= The World After Dinosaurs =

Television documentary series

The World After Dinosaurs is a documentary produced by NHK, which focuses on the evolution of mammals throughout the Mesozoic into the Cenozoic. In America, the documentary aired on the National Geographic Channel under the name Life After Dinosaurs.

== Plot ==

=== Triassic segment ===
The first segment starts in the Late Triassic period. Animals from this time include Adelobasileus, Placerias, Desmatosuchus and Coelophysis.

=== Jurassic segment ===
The second segment is set in the Late Jurassic time period. Animals from the period include Stegosaurus, Allosaurus, Supersaurus, Laolestes and Eomaia.
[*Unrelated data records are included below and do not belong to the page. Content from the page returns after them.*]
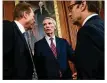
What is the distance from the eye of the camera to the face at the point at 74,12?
288cm

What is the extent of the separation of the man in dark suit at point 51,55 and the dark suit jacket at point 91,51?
4.3 inches

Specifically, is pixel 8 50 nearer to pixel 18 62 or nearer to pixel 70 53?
pixel 18 62

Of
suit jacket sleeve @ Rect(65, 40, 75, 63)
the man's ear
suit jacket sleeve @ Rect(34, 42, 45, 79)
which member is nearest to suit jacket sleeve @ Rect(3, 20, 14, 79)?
suit jacket sleeve @ Rect(34, 42, 45, 79)

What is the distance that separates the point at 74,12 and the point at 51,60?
21.4 inches

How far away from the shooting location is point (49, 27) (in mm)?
2887

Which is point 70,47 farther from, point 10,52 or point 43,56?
point 10,52

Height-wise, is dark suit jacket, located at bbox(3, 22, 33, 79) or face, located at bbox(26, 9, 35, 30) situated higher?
face, located at bbox(26, 9, 35, 30)

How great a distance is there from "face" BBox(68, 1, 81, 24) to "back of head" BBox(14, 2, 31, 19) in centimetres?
43

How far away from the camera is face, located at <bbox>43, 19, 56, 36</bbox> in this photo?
287cm

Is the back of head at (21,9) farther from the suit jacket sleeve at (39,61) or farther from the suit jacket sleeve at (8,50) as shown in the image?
the suit jacket sleeve at (39,61)

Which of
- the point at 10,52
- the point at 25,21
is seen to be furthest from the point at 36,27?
the point at 10,52

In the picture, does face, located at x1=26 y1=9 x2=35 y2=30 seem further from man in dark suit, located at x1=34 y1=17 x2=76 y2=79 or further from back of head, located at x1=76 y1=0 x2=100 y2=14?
back of head, located at x1=76 y1=0 x2=100 y2=14

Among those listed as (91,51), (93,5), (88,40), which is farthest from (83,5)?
(91,51)

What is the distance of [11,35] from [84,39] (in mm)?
736
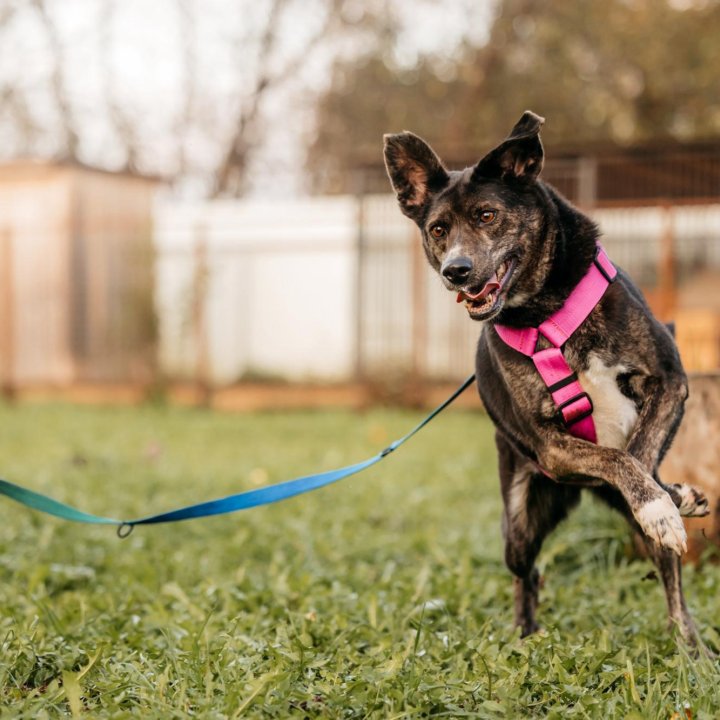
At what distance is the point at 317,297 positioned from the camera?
50.0ft

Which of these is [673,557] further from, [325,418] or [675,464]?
[325,418]

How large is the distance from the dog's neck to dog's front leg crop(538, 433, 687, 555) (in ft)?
1.30

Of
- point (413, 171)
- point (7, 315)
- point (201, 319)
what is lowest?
point (7, 315)

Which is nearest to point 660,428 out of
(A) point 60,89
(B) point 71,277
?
(B) point 71,277

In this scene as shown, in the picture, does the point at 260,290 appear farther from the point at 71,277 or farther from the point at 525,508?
the point at 525,508

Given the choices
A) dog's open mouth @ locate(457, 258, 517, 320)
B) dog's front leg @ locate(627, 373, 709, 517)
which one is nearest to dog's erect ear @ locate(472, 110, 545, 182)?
dog's open mouth @ locate(457, 258, 517, 320)

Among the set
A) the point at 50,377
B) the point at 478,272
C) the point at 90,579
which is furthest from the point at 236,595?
the point at 50,377

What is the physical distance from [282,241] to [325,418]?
12.1 feet

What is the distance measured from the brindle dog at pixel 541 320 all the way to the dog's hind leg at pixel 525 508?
5.7 inches

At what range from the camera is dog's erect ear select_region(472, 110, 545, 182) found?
3.29 meters

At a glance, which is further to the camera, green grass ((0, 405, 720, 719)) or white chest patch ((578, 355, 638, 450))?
white chest patch ((578, 355, 638, 450))

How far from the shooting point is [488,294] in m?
3.32

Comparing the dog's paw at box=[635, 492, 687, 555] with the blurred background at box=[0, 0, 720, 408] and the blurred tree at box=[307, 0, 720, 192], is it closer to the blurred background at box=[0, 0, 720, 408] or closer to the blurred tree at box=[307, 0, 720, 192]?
the blurred background at box=[0, 0, 720, 408]

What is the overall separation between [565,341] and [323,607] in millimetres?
1626
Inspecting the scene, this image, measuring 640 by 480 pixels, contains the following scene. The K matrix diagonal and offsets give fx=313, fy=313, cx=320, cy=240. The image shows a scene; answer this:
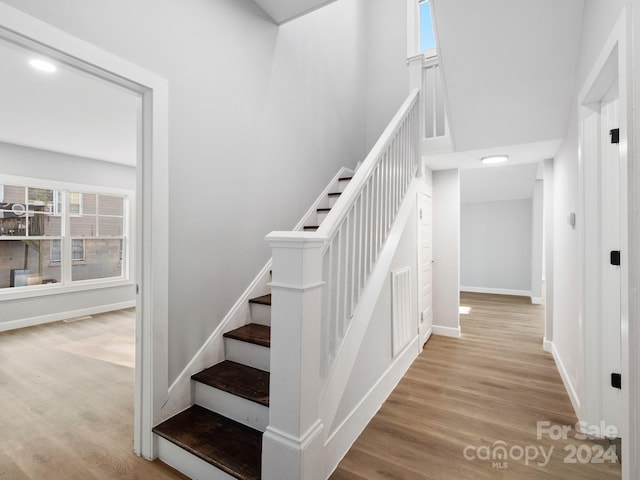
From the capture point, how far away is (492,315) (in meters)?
4.79

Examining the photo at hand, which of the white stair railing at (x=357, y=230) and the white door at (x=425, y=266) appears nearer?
the white stair railing at (x=357, y=230)

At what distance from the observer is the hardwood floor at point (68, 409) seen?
5.37ft

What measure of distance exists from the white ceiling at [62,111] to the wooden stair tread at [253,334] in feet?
5.27

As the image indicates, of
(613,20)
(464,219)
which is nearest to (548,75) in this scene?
(613,20)

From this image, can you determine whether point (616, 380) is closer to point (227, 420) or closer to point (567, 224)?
point (567, 224)

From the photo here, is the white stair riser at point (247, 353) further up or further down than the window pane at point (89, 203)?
further down

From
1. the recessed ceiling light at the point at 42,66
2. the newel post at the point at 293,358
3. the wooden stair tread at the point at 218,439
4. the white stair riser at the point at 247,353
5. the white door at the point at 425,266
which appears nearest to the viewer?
the newel post at the point at 293,358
=== Cretaceous segment ===
The segment is set in the Cretaceous. Animals from the Cretaceous include Citipati, Cimolestes, Sinosauropteryx, Triceratops, Tyrannosaurus, Kritosaurus, Deinosuchus, Carnotaurus, Saltasaurus and a generic species of Talarurus (believed in the segment to be an Edmontonia).

=== Cenozoic segment ===
The segment is set in a whole new era that is way after the dinosaurs's reign. Creatures from the era include Leptictidium, Propalaeotherium, Europolemur, Diplocynodon, Bemalambda, Archaeolambda, Entelodon, Hyaenodon, Paraceratherium, Thylacosmilus, Doedicurus, Promacrauchenia, Alcidedorbignya, Mayulestes, Asiocoryphodon, Smilodon, Tingamarra and Embolotherium (named as Brontotherium in reality), and Gastornis (named in the show as Diatryma).